ENA is administratively part of France’s government, and is officially supervised by the prime minister’s office. That is a sign of its closeness to political power and part of the attraction for many would-be candidates. But this structure has kept it further apart from the professional world of research and teaching, and has prevented it from keeping up with research and innovation, both in teaching practice and in the subjects that are taught.

Much of ENA students’ time is spent doing internships in government departments. The institution currently has no full-time teaching staff. Its courses are taught by guest lecturers, mostly from the civil service or from France’s elite higher-education institutions, the grandes écoles, which reinforces the perception that attending ENA is as much about creating a network of influential people as it is about learning. The ISP should at the very least consider making closer links with the international research community.

At the same time, it is staggering that a national leadership-training academy offers so little exposure to subjects in engineering, medicine, science and technology. That needs to change. The pandemic has taught political leaders everywhere the value of understanding how research works, and how it interfaces with policy and politics. The ISP’s architects must draw on the considerable research on contextual admissions — how entrance requirements and admissions tests for highly selective institutions such as ENA disadvantage students from lower-income families (V. Boliver et al. Perspect. Policy Pract. High. Educ. 25, 7–13; 2021).

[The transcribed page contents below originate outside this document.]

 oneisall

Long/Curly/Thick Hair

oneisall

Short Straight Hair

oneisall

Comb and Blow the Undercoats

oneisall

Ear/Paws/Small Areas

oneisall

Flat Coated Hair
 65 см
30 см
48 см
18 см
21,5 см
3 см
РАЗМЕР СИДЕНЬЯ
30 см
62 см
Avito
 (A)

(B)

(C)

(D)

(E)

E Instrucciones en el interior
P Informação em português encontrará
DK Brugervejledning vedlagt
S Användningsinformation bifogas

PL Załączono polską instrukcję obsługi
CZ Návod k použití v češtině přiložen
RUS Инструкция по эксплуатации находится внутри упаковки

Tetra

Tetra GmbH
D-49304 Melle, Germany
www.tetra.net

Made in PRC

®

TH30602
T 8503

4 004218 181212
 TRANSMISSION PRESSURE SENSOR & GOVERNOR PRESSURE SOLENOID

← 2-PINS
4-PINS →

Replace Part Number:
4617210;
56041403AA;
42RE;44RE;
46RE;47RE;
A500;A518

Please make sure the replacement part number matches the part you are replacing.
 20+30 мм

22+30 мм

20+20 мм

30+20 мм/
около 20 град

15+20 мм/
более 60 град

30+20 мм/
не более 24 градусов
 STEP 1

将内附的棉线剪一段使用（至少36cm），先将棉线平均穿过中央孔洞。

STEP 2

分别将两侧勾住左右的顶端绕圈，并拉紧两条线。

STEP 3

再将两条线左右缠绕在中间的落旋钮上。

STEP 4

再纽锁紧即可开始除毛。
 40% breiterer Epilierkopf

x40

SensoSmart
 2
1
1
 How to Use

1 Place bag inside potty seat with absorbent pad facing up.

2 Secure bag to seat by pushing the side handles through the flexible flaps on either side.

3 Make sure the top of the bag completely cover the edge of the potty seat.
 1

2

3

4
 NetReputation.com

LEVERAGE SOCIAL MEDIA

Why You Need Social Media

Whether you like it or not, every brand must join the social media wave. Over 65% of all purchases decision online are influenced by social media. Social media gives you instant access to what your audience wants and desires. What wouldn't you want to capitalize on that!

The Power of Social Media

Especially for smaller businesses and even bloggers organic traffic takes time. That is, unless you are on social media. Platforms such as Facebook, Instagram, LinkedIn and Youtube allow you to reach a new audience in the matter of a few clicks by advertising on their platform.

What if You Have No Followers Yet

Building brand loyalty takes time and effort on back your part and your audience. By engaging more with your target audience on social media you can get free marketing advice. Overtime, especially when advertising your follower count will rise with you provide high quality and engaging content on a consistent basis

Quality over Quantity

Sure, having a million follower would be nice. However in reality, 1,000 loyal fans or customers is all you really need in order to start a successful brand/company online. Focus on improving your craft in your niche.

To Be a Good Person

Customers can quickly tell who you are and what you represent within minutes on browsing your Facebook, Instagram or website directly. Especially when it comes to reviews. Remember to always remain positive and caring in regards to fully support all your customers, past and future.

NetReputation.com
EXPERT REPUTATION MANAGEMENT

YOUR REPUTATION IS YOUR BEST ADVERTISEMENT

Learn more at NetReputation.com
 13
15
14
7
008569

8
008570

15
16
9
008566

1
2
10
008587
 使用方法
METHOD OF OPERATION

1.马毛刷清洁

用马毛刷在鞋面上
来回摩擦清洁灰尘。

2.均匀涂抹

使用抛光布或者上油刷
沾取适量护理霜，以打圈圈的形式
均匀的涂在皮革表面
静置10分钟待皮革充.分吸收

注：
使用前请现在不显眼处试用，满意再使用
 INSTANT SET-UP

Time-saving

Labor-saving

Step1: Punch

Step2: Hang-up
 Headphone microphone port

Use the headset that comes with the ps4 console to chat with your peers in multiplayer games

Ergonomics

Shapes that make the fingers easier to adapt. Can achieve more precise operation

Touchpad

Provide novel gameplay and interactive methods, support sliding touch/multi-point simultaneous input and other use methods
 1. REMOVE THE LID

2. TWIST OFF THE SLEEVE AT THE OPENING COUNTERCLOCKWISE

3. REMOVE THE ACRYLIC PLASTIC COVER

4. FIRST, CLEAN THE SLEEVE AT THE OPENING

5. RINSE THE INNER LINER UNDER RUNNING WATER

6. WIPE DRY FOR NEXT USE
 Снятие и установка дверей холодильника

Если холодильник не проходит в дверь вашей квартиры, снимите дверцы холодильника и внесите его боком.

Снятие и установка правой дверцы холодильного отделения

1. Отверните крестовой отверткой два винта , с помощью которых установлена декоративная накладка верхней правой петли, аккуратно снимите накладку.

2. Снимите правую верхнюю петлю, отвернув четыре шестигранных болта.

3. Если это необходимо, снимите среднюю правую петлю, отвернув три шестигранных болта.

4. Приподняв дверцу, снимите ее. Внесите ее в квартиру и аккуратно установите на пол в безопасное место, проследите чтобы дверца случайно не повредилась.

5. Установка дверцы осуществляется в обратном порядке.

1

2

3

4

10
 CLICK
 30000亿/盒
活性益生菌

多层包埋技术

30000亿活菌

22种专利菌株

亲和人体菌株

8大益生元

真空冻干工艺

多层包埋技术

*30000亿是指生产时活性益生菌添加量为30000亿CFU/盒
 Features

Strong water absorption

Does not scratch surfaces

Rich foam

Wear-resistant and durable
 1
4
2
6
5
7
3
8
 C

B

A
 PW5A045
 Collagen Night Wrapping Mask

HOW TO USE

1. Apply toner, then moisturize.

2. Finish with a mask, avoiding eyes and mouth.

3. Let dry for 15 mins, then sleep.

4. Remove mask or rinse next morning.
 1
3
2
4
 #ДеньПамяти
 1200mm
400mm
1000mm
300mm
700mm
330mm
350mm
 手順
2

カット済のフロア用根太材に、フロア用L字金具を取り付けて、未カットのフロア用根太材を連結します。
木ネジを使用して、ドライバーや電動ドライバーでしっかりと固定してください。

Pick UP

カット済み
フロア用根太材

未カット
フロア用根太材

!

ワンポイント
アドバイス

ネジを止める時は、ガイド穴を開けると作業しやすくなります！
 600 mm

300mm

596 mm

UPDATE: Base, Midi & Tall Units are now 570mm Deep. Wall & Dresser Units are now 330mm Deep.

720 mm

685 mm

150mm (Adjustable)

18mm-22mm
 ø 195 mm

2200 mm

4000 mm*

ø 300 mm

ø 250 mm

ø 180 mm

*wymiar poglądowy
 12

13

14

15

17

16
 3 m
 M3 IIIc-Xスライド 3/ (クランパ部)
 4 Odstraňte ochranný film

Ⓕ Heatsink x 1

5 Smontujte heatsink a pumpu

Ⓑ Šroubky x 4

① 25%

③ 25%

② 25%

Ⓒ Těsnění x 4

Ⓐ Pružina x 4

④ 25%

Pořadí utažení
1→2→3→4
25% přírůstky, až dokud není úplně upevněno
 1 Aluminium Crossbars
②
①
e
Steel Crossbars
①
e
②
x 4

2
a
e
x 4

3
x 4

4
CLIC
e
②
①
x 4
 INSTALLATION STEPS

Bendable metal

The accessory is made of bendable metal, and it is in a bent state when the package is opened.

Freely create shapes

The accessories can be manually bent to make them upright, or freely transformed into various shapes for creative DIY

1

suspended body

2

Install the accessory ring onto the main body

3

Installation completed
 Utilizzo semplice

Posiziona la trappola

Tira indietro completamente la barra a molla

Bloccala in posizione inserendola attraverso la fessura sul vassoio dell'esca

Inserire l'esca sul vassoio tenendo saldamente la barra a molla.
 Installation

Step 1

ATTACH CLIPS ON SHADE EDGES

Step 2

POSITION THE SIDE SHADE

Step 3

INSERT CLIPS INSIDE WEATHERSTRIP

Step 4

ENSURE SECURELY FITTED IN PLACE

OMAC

ENA applicants coming from universities or grandes écoles need to complete four written analytical exercises of five hours each — including on law, economics and societal challenges. They must also take a series of oral tests in which they are required to answer questions on politics and diplomacy, law, and negotiation skills, along with questions of the examiner’s choice relating to the candidate’s experience, and an oral examination in English.

Apart from the fact that scientific knowledge is not assessed, these are the kinds of test that students from lower-income backgrounds struggle to complete. This is not because of lack of ability, but because they do not have access to the support that others have, including support for extra tuition; access to other people who have succeeded and can provide insights and tips; and the tacit knowledge that comes when a candidate is from a family where one or more generations have been to a grande école.

Research and experience in leadership education shows that without deliberate reforms, highly selective institutions can end up reinforcing exclusivity — even if they are intended to be more inclusive. Eton College, UK, was originally created in 1440 as a school to prepare boys from poor families to enter the University of Cambridge. Today, it is a fee-paying boarding school that has educated 20 out of 55 British prime ministers (including two out of the latest three: David Cameron and Boris Johnson). ENA itself was created to train a new leadership for France, which during the Second World War had been governed by officials who had collaborated with the occupying force from Nazi Germany. ENA’s founders, led by president Charles de Gaulle, envisaged that candidates would come from all of society, chosen strictly according to ability, rather than family background or ideology.

Macron’s decision to close the institution is the right one, and was made for the right reasons. Now the hard work must begin, to create a more inclusive space, and one closer to the research world. If it succeeds, it could set an example, not only for France, but outside its borders, too.